Section 4.1 Sale of Stock. Corporation shall not sell or issue any Stock
except as provided in Section 5.1.
Section 4.2 Mergers; Dissolution. Corporation shall not merge, consolidate
or divide or otherwise combine with or into any other Person, commence a
dissolution or liquidation or commence any bankruptcy, insolvency, or other
similar proceeding.
Section 4.3 Acquisitions; Creation of Subsidiaries. Neither Corporation
nor any of its Subsidiaries shall acquire any or all of the stock, securities or
other Property of any Person in any transaction, other than (i) immaterial
acquisitions in the ordinary course of business consistent with past practice
and (ii) acquisitions of any management or consulting businesses or operations
as contemplated by Section 3.2 of the Management Agreement.
Section 4.4 Transactions With Affiliates or Subsidiaries. Except as
permitted in the Management Agreement or the Senior Loan, neither Corporation
nor any of its Subsidiaries shall enter into any transaction of any kind or
nature with any Affiliate, including, without limitation, the purchase, sale or
exchange of Property, or the loaning or giving of funds to any Affiliate.

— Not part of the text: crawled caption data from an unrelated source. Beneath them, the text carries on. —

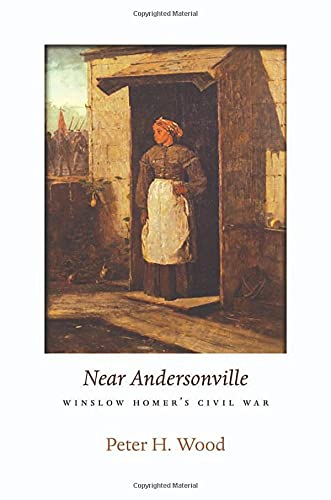 Near Andersonville: Winslow Homer's Civil War (The Nathan I. Huggins Lectures)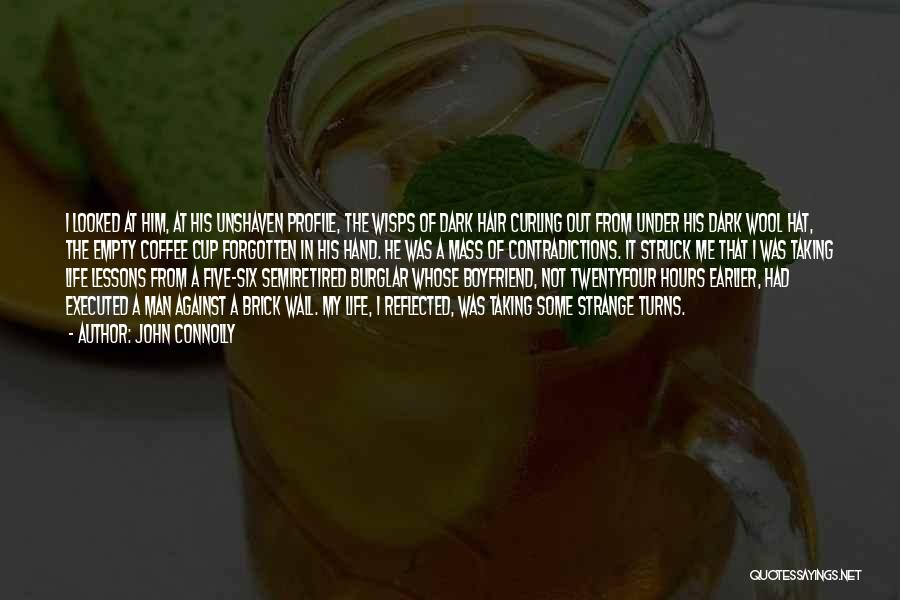 Empty Cup Quotes By John Connolly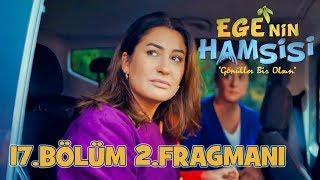 Ege'nin Hamsisi 17.Bölüm 2.Fragmanı
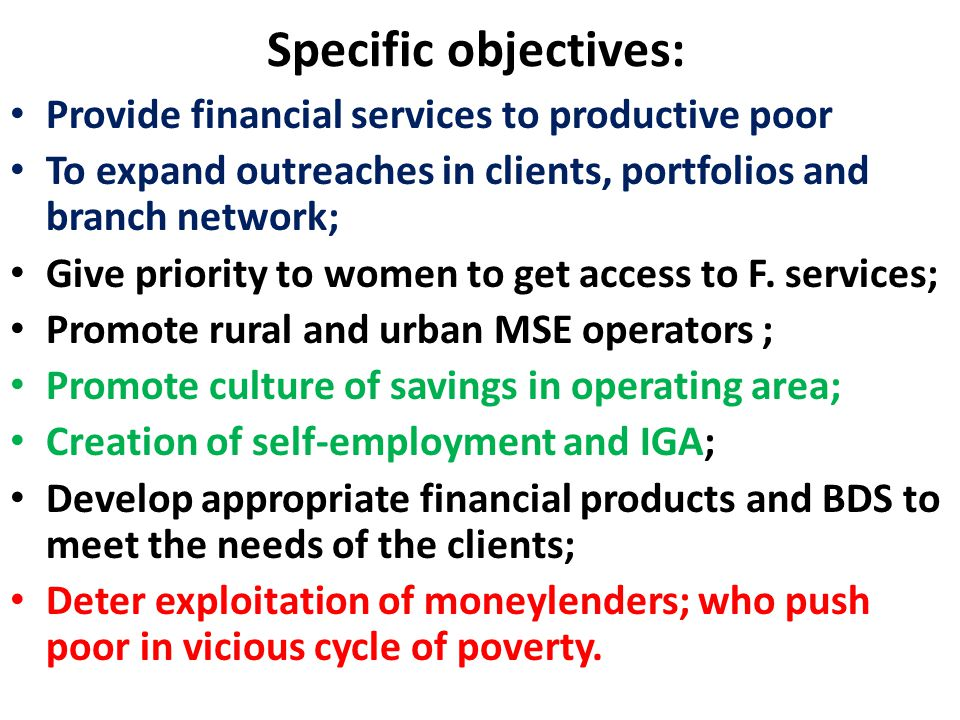 Specific objectives: Provide financial services to productive poor To expand outreaches in clients, portfolios and branch network; Give priority to women to get access to F.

Section 4.5 Dividends and Redemptions. Corporation shall not, nor shall it
cause or permit any of its Subsidiaries to, directly or indirectly: (a) declare,
pay, authorize or make any form of dividend or distribution on or with respect
to its capital stock or return any capital, in cash or Property, to its
stockholders, their successors or assigns (except dividends payable to
Corporation by any of its Subsidiaries), (b) redeem, retire, purchase or
otherwise acquire or retire, for any consideration, any of the capital stock of
Corporation or any of its Subsidiaries now or hereafter outstanding or (c) set
aside any funds for any of the purposes set forth in clauses (a) or (b) hereof.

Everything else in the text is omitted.